## SOURCE DOCUMENT:
>> Start
Mireya Solís
Co-Director - Center for East Asia Policy Studies
Senior Fellow - Foreign Policy, Center for East Asia Policy Studies
Philip Knight Chair in Japan Studies
Mireya Solís is a senior fellow at the Brookings Institution and holds the Philip Knight Chair in Japan Studies. She is also co-director, with Richard Bush, of the Center for East Asia Policy Studies. An expert in Japan’s foreign economic policies, Solís earned a doctorate in government and a master's in East Asian studies from Harvard University, and a bachelor's in international relations from El Colegio de México. Her main research interests include Japanese politics, political economy, and foreign policy; international and comparative political economy; international relations; and government-business relations. She also has interests in broader issues in U.S.-Japan relations and East Asian multilateralism.
A theme running through Solís’s research on Japanese political economy is an attempt to explain the coexistence of pork-barrel and state-led growth practices in Japan’s industrial policy. She also gives important attention to domestic determinants of Japan’s foreign economic policy. Her most recent research is on what she calls the single most important departure of Japanese trade policy of the last decade: Japan’s embrace of preferential trade agreements as a means of liberalizing its trade relations. Solís explores the causes and results of this policy set, and explores the on-going competition among different blueprints for regional integration—a trend which includes the United States through its leadership of negotiations toward the Trans-Pacific Partnership.
Solís’s analysis includes consideration of whether free trade agreements can be an effective tool to implement the domestic structural reforms needed to enhance the competitiveness of the Japanese economy. She is also interested in exploring opportunities for closer collaboration between the United States and Japan on a variety of issues, including the development of a regional architecture by leading high-standard economic integration in East Asia.
>> End
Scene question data
>> Start
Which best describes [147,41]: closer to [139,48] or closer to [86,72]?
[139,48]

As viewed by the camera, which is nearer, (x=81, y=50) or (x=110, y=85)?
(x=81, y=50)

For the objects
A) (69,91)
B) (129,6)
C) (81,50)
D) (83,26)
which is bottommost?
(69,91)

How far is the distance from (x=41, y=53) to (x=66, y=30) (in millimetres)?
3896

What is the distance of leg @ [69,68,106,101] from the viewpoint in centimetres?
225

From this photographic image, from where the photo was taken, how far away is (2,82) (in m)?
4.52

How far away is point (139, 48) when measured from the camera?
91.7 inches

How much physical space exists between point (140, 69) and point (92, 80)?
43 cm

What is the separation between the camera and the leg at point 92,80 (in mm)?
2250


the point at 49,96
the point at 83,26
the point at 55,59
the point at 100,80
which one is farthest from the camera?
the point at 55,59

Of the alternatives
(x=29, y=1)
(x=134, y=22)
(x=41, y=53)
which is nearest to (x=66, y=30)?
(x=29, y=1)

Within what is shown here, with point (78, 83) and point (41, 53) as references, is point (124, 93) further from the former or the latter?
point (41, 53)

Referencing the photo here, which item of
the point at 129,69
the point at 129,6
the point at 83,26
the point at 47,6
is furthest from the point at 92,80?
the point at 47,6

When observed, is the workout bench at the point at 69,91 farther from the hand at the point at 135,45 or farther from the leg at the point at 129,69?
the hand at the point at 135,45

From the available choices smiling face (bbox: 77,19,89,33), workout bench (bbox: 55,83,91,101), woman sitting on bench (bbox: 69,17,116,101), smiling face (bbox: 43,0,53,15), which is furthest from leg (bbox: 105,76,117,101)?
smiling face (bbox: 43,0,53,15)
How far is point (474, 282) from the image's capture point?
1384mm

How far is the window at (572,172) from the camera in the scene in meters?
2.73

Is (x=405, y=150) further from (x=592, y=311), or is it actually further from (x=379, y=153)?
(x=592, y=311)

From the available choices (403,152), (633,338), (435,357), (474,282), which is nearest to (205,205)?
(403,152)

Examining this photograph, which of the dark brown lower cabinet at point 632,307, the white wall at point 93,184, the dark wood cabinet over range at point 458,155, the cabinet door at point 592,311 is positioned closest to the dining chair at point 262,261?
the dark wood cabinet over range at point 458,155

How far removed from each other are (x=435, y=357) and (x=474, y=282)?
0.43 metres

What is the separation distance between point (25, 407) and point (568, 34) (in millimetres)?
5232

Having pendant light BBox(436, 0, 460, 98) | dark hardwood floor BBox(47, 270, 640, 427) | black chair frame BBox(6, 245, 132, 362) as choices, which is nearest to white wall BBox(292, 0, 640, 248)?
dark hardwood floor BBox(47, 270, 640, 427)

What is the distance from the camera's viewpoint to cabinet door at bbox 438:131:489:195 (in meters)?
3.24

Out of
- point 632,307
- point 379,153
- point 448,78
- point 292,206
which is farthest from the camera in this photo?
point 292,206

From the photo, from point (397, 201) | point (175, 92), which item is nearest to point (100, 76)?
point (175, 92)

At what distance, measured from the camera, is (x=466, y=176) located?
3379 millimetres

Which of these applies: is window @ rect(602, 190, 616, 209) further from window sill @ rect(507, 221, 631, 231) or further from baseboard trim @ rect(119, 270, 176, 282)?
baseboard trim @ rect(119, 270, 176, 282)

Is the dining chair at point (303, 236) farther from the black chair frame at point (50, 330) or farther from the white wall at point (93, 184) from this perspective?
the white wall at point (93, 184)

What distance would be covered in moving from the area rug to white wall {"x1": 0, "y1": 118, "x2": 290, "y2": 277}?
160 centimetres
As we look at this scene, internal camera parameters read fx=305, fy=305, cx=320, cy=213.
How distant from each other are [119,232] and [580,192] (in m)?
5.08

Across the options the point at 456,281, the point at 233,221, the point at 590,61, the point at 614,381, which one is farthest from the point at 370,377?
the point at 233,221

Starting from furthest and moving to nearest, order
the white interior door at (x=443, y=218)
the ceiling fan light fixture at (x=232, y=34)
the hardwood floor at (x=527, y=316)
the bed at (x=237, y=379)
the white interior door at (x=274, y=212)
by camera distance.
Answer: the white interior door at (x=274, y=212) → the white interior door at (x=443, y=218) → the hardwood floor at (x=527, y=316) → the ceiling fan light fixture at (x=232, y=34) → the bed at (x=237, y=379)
>> End
>> Start
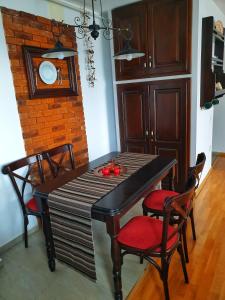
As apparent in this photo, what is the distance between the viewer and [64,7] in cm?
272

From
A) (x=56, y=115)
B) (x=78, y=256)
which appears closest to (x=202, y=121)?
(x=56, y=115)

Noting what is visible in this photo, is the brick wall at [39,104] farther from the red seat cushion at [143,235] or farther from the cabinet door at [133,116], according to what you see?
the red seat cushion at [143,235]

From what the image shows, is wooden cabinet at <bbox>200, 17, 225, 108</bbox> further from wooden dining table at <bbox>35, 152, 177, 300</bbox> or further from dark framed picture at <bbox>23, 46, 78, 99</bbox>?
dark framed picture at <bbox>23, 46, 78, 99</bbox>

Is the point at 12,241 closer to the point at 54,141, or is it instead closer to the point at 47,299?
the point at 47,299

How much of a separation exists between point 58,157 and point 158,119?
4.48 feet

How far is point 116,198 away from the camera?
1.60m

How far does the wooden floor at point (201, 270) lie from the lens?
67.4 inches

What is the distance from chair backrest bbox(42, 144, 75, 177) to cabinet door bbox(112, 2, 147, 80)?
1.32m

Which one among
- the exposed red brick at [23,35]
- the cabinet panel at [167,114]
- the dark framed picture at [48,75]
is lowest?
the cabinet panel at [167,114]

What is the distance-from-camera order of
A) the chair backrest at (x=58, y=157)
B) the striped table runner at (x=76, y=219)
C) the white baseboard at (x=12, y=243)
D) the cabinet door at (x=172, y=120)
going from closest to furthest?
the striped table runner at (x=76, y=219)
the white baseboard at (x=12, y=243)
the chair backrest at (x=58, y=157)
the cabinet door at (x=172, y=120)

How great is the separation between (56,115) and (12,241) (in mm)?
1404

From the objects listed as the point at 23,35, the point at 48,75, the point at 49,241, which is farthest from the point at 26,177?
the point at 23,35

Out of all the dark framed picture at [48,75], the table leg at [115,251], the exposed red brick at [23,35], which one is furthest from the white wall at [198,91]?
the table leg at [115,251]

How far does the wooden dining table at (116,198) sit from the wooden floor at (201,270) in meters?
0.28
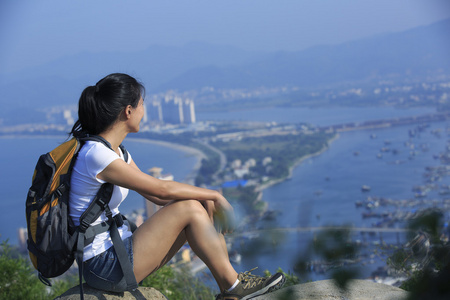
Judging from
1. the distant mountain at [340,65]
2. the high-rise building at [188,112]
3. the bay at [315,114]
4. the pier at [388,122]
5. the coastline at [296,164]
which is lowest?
>> End
Copy the passage of the Mireya Solís profile from "A theme running" up to and including "the Trans-Pacific Partnership.".

## RESPONSE TO THE EXERCISE:
A theme running through Solís’s research on Japanese political economy is an attempt to explain the coexistence of pork-barrel and state-led growth practices in Japan’s industrial policy. She also gives important attention to domestic determinants of Japan’s foreign economic policy. Her most recent research is on what she calls the single most important departure of Japanese trade policy of the last decade: Japan’s embrace of preferential trade agreements as a means of liberalizing its trade relations. Solís explores the causes and results of this policy set, and explores the on-going competition among different blueprints for regional integration—a trend which includes the United States through its leadership of negotiations toward the Trans-Pacific Partnership.